再び姉を見てみた。続いて、兄に目線が移る。
話など聞いてはいない。そもそも優には聞き取れない速度で2人は話している。
優は視力に問題が無い。むしろ良く見える部類に入るレベルだ。
姉を見る。兄を見る。
「―――――――――! ――――――――――――――、―――――――――――!!」
優の姉兄は、深刻な顔に切り替わっていた。何やら、兄の口調まで荒くなってきている。
――――姉ちゃん。
――――兄ちゃん。
やっぱり――。
めいわく――だよ――――ね――?
フルーツバスケットに目を戻すと、その傍にそれがあった。
――どうぞ――。
――ごりよう――ください――?
正常な判断など出来ていない。思い込んでしまったら、なかなか抜け出せないのが現在の優だ。延々とリハビリ的な行動を繰り返すのは、必死だから……と言うよりは、この時はまだ、まともな判断が出来ていない為だった。
優は果物ナイフを右手に取った。未だ姉と兄の話は続き、伊藤は2人を観察し続けている。恵は信じれない物を見るかのように、姉を凝視していた。そんな優の様子に気付く者は居ない。
――めいわく――だから――。
――いなく――なろう――。
いたい――かな――?
その刃を左手首に押し当て、スゥ……と引いてみたが、右手の力が無さ過ぎた。薄皮何枚か切れた程度だ。
――こっち――?
左手に持ち替える。運悪く、スムーズに持ち替えてしまった。
今度は右手首にペティナイフを押し当て、グッと……力を込め、引いた。
すると、赤い線が白く細い右手首に生じた。
――んぅ?
もう1度、ググッと押し当て、引いてみた。赤い血が多くは無い……が、確かに流れた。
――いたく――ない。
もう1度……。
ツイ……と、新雪の肌を深い赤が伝った。
――あか――きれい――。
……優は感動に打ち震えている。恍惚としており、その赤に魅入られた吸血鬼を彷彿とさせた。新しい玩具を見付けたように無邪気な笑みを浮かべた。
ふいに恵が優を見ようと顔の向きを変えた……が、今度は顔をやや紅潮させ、姉の意見に噛み付く兄へと視線が移ろう。優の姿は確認出来なかったようだ。何故ならば、優への視線の途上には、伊藤がおり、その小太りの陰にすっぽりと隠れてしまっているからだ。
――ち。
――もっと――もっと――。
右手を窓台に置いた。
美しい彫刻が成された果物ナイフを振り上げた。

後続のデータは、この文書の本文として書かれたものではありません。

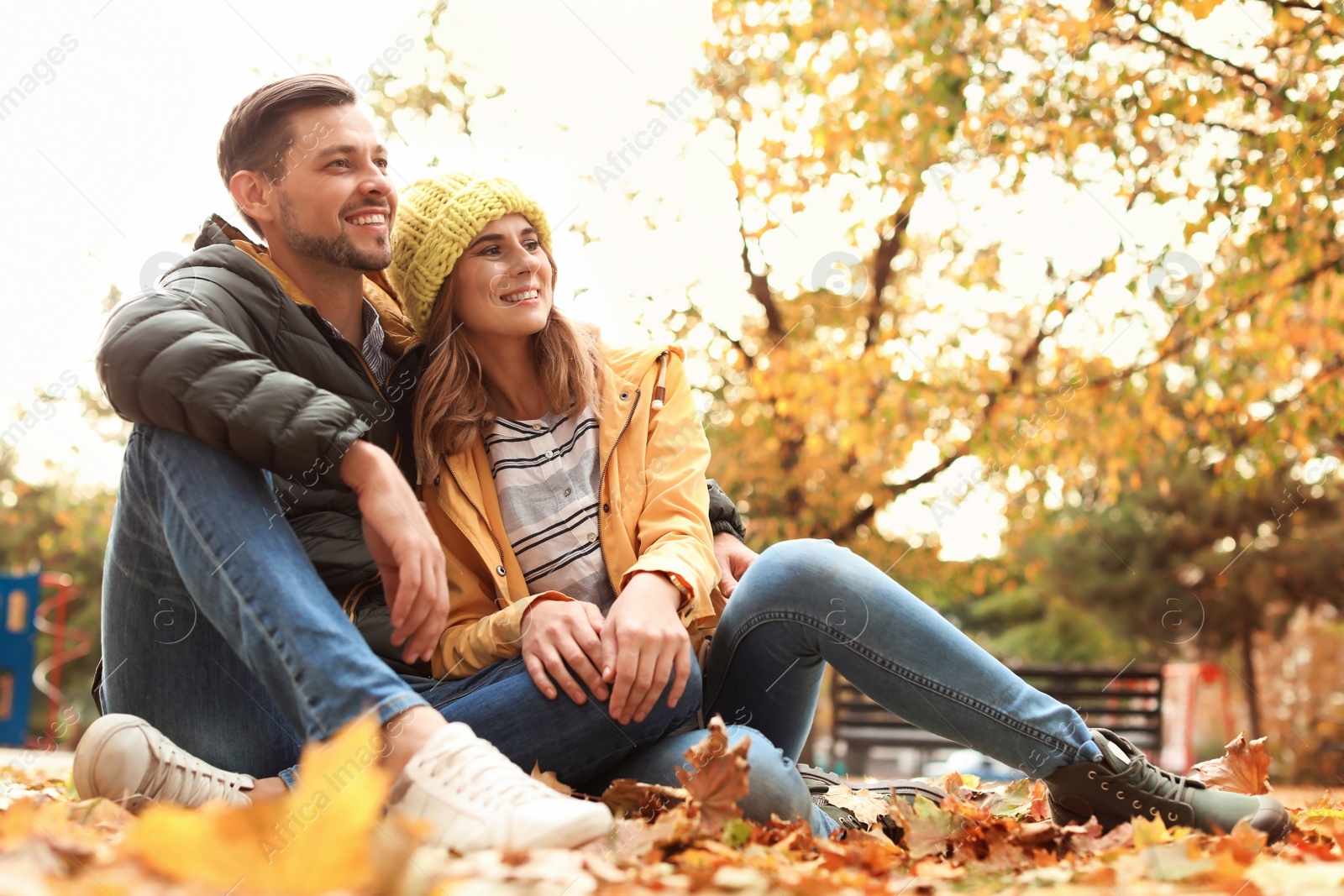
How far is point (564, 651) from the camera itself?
175 centimetres

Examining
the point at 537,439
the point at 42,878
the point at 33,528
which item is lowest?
the point at 33,528

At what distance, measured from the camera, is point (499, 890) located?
3.66ft

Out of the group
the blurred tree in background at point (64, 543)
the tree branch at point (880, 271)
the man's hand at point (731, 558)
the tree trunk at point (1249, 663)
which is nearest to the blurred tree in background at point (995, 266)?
the tree branch at point (880, 271)

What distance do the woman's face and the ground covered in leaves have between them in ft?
3.45

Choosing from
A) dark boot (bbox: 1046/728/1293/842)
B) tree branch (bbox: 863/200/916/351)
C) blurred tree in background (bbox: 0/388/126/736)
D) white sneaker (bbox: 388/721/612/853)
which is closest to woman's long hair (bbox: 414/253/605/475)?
white sneaker (bbox: 388/721/612/853)

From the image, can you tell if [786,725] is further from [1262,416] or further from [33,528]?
[33,528]

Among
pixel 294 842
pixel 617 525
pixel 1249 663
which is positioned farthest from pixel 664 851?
pixel 1249 663

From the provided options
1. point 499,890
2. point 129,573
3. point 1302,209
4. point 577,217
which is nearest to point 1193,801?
point 499,890

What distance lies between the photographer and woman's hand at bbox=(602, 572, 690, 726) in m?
1.71

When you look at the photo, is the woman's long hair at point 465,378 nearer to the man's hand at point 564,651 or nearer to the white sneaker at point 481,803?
the man's hand at point 564,651

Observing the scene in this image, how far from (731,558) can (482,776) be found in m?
1.05

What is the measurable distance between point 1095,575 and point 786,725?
10762 millimetres

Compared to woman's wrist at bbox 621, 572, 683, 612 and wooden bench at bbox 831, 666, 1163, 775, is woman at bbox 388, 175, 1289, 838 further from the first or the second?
wooden bench at bbox 831, 666, 1163, 775

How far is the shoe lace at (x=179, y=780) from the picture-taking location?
5.51 ft
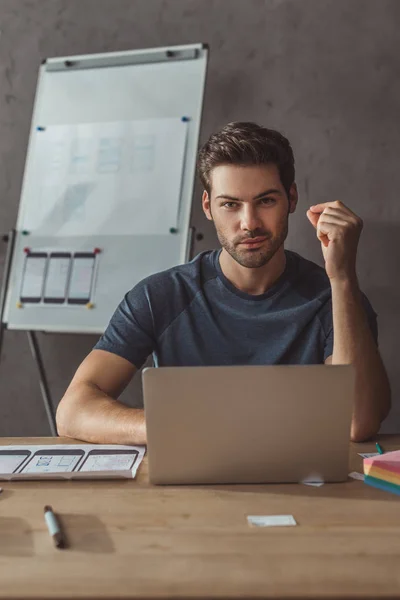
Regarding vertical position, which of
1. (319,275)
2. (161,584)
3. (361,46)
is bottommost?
(161,584)

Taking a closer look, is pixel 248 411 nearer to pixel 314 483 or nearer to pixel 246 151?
pixel 314 483

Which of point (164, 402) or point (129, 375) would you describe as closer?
point (164, 402)

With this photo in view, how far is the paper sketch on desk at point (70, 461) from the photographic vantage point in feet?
3.31

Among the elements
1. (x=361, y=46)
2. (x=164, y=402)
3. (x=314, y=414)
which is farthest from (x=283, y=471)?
(x=361, y=46)

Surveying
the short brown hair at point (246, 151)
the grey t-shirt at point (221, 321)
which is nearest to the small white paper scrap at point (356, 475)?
the grey t-shirt at point (221, 321)

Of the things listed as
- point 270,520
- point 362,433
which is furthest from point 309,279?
point 270,520

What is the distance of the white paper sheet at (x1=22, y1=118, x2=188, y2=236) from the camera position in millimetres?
2287

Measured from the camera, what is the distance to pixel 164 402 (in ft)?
2.97

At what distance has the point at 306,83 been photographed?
248 centimetres

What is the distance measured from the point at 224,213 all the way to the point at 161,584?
3.48 feet

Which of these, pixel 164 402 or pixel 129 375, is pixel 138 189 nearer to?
pixel 129 375

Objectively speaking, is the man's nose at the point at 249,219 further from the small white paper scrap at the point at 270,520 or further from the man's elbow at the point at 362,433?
the small white paper scrap at the point at 270,520

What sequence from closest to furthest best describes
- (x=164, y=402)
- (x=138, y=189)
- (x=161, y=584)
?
(x=161, y=584) → (x=164, y=402) → (x=138, y=189)

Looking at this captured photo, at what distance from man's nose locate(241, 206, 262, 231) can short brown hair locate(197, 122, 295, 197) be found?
0.12m
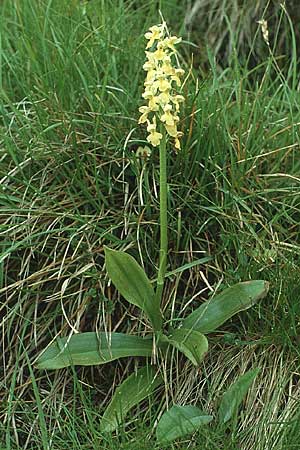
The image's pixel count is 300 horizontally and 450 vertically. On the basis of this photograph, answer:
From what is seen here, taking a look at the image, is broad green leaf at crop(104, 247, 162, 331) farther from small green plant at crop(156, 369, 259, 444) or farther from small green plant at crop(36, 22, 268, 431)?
small green plant at crop(156, 369, 259, 444)

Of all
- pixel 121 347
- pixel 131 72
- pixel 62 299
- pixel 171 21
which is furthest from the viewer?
pixel 171 21

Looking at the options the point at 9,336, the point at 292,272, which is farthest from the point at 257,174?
the point at 9,336

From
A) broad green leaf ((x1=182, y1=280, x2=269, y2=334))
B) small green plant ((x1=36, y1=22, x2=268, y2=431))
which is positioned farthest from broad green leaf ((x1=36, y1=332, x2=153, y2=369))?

もはや綺麗な真っ赤の事しか、頭の中には無い。
――もっと――もっと――もっと――――!!
なんら躊躇する事は無い。恐怖心さえ微塵に感じさせない。
……数多い後遺症の中に埋没してしまっていた。この時の優は痛覚を失っていた。この事実に病院関係者は勘付いていない。
そのナイフが振り下ろされた。
大きな物音など、生じなかった。このVIPルーム備え付けの果物ナイフは、鋭利な代物だった。力の無い優の行為だが、その細い手首に突き立ってしまった。
――もっと――出る――?
ナイフを抜くと、心臓の鼓動に合わせたように血飛沫が優の白い患者衣を赤く染め上げた。
伊藤が振り向いた。決して大きくなかった物音を耳が拾ったのだ。
「あはははは――!!」
伊藤の目が見開かれた。振り向いた視線の先には赤。一瞬、理解が追い付かなかった。
ソファーの3名の内、兄と恵は唐突な狂った笑声を聞き、弾かれたように腰を上げた。姉は振り返った。
3名が見詰め、1名がようやく動き出した時……。
優は「――すごい――!」と赤を宿したナイフを細く頼りのない首に強く当て、グイ……と引いたのだった。
「あはははは――!」
狂い笑う優の左手を伊藤の丸っこい手が捕らえる。厚い手の平が傷付く事を恐れず、ナイフを取り上げると、そのナイフを投げ捨てた。直後、優を押し倒すと「五十嵐っ!! ドクターをっっ!!」と、怒鳴りつけた。
動きはそこで終わらない。
「やぁぁぁぁ――!!」と悲鳴を上げ、馬乗りとなった伊藤を押し退けようと暴れる少女の右手首を左手で強く握り、右手を喉元に回した。
一見、少女に殺意を抱き、実行してみせたような構図だが、実態は正反対だ。
伊藤は少女の命を救う為、圧迫止血を開始したのである。
その吹き出る鮮やかな赤を少しでも減らしたい。
「ぃやだ――! やめて――!」と懇願する優の意に反し、島井は到着するまでの間、時には「剛さん! シーツを!」などと指示を出しつつ、延々と少女を取り押さえていたのだった。
ようやく投稿出来ました。
書きたかった部分の1つです。
本編に於いて、姉が妹を1人にする時、やたら怯えていましたが、こう云う経緯があったからです。